STATED PROBLEM:
Repeat word for word the lines of the material below, starting at the line that contains "From nearest to" and ending at the line that contains "643 centimetres", with both of those lines included.

[Spatial relationship material]
= = = =

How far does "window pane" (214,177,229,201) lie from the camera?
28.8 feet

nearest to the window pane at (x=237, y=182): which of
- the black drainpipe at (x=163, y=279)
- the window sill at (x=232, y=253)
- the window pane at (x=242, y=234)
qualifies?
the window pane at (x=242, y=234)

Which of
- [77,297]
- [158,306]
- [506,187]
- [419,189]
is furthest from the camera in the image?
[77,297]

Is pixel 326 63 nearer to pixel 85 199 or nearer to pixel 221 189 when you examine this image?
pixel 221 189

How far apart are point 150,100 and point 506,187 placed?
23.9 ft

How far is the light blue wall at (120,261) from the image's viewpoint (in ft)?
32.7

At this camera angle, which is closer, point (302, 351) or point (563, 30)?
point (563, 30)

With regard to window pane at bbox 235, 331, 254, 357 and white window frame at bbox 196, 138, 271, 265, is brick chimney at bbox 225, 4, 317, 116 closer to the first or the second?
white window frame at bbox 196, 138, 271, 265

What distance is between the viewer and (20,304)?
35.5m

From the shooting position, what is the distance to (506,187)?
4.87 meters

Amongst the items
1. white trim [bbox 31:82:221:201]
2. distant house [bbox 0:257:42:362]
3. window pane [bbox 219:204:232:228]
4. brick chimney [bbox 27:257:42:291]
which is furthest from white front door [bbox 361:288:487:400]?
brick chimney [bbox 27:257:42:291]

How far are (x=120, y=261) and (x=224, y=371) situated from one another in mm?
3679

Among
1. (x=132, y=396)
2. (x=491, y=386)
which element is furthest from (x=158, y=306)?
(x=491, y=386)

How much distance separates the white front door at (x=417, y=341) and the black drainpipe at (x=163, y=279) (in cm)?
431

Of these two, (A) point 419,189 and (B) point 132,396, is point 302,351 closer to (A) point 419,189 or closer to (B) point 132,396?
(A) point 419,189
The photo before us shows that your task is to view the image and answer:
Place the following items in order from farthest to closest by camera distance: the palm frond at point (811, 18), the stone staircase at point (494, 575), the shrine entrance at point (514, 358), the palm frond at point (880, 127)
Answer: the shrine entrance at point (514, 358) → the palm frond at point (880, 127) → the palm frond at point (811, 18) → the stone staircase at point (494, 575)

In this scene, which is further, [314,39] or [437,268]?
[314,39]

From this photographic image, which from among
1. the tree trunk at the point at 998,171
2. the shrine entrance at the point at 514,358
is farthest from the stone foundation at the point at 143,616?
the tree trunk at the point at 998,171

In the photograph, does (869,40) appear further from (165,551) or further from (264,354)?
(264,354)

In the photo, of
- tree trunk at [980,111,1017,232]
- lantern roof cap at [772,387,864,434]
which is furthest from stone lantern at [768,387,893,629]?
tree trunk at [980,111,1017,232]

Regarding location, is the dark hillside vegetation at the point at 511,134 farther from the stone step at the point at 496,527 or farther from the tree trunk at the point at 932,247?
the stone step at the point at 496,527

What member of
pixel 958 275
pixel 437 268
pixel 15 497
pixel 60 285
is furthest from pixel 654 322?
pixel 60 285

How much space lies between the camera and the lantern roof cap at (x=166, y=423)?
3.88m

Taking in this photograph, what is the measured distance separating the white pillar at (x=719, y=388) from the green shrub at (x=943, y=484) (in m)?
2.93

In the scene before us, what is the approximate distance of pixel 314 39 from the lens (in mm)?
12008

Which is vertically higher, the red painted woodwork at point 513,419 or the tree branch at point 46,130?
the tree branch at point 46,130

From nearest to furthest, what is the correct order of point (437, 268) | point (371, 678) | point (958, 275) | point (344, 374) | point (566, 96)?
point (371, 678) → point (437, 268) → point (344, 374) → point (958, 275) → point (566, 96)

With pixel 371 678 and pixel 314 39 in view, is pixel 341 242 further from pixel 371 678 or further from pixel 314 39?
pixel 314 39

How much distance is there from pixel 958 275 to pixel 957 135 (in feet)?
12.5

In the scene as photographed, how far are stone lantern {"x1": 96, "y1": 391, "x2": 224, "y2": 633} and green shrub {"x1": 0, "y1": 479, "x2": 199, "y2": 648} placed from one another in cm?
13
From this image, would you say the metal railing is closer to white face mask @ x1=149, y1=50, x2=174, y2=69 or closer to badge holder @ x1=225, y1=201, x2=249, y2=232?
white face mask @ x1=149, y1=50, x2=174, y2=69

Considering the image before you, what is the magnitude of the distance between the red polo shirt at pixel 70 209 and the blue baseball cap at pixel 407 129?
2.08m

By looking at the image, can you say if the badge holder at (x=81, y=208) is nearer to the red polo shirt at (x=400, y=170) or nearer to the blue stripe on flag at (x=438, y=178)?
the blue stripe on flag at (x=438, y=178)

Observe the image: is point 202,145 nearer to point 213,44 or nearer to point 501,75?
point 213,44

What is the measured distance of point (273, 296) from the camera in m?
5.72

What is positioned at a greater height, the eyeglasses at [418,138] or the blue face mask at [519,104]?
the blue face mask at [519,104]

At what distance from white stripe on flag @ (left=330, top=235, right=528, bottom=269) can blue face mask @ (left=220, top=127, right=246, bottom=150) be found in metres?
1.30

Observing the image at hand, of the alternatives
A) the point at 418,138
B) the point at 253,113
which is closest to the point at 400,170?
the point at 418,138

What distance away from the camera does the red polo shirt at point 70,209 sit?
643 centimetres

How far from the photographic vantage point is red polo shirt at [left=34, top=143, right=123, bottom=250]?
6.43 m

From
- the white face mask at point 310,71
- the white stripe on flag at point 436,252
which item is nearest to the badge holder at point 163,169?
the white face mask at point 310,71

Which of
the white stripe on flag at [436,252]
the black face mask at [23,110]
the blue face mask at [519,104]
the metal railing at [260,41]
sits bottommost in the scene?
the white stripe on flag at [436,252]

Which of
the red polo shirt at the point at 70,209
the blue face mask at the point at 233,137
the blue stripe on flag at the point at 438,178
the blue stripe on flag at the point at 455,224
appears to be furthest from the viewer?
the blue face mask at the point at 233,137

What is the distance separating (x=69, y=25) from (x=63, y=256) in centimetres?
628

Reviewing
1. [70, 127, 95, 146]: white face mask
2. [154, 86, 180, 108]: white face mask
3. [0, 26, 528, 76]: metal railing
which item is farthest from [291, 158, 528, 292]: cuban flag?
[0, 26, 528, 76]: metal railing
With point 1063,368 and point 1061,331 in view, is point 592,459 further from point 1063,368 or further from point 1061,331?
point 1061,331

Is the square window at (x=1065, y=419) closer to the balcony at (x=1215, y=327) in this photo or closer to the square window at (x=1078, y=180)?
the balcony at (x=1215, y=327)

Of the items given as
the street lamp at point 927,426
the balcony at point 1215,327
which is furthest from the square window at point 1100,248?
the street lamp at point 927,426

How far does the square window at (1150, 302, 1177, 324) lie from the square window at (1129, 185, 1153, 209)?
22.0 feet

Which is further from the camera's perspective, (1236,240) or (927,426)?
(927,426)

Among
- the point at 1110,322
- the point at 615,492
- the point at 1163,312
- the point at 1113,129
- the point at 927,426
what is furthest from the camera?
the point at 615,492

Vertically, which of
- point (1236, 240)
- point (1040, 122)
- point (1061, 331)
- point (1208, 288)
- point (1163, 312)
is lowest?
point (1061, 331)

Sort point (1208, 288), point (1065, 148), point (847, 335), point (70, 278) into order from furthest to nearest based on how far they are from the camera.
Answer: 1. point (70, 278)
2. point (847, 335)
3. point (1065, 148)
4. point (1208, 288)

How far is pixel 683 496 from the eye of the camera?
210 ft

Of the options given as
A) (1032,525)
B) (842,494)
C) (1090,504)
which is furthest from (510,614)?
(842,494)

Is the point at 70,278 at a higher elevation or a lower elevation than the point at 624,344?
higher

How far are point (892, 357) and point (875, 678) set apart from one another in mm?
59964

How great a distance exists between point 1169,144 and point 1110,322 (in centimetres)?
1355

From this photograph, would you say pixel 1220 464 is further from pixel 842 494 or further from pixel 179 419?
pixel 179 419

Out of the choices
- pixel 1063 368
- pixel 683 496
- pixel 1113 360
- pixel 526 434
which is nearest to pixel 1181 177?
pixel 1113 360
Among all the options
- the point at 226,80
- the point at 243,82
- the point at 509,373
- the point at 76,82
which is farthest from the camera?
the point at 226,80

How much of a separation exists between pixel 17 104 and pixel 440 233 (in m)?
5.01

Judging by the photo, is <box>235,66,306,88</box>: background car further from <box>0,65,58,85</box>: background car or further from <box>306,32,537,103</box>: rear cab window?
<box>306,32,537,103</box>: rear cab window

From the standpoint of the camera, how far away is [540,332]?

= = = =

FULL SOLUTION:
From nearest to furthest, what is the correct order of point (437, 268) | point (371, 678) | point (958, 275) | point (344, 374) | point (566, 96)?
point (371, 678) → point (437, 268) → point (344, 374) → point (958, 275) → point (566, 96)

With pixel 371 678 and pixel 314 39 in view, is pixel 341 242 further from pixel 371 678 or further from pixel 314 39?
pixel 314 39

How much distance is there from pixel 958 275 to pixel 957 135 (in feet)?
12.5

In the scene as photographed, how far are stone lantern {"x1": 96, "y1": 391, "x2": 224, "y2": 633} and green shrub {"x1": 0, "y1": 479, "x2": 199, "y2": 648} placed from one another in cm?
13
From this image, would you say the metal railing is closer to white face mask @ x1=149, y1=50, x2=174, y2=69 or closer to badge holder @ x1=225, y1=201, x2=249, y2=232?
white face mask @ x1=149, y1=50, x2=174, y2=69

Considering the image before you, what is the magnitude of the distance between the red polo shirt at pixel 70 209 and the blue baseball cap at pixel 407 129?
2.08m

By looking at the image, can you say if the badge holder at (x=81, y=208) is nearer to the red polo shirt at (x=400, y=170) or nearer to the blue stripe on flag at (x=438, y=178)?
the blue stripe on flag at (x=438, y=178)

Observe the image: is point 202,145 nearer to point 213,44 or nearer to point 501,75?
point 213,44

What is the measured distance of point (273, 296) from the camera in m?
5.72

What is positioned at a greater height, the eyeglasses at [418,138] or the blue face mask at [519,104]?
the blue face mask at [519,104]

At what distance from white stripe on flag @ (left=330, top=235, right=528, bottom=269) can blue face mask @ (left=220, top=127, right=246, bottom=150) be found in metres?
1.30

Observing the image at hand, of the alternatives
A) the point at 418,138
B) the point at 253,113
which is closest to the point at 400,170?
the point at 418,138

What distance away from the camera does the red polo shirt at point 70,209 sit?
643 centimetres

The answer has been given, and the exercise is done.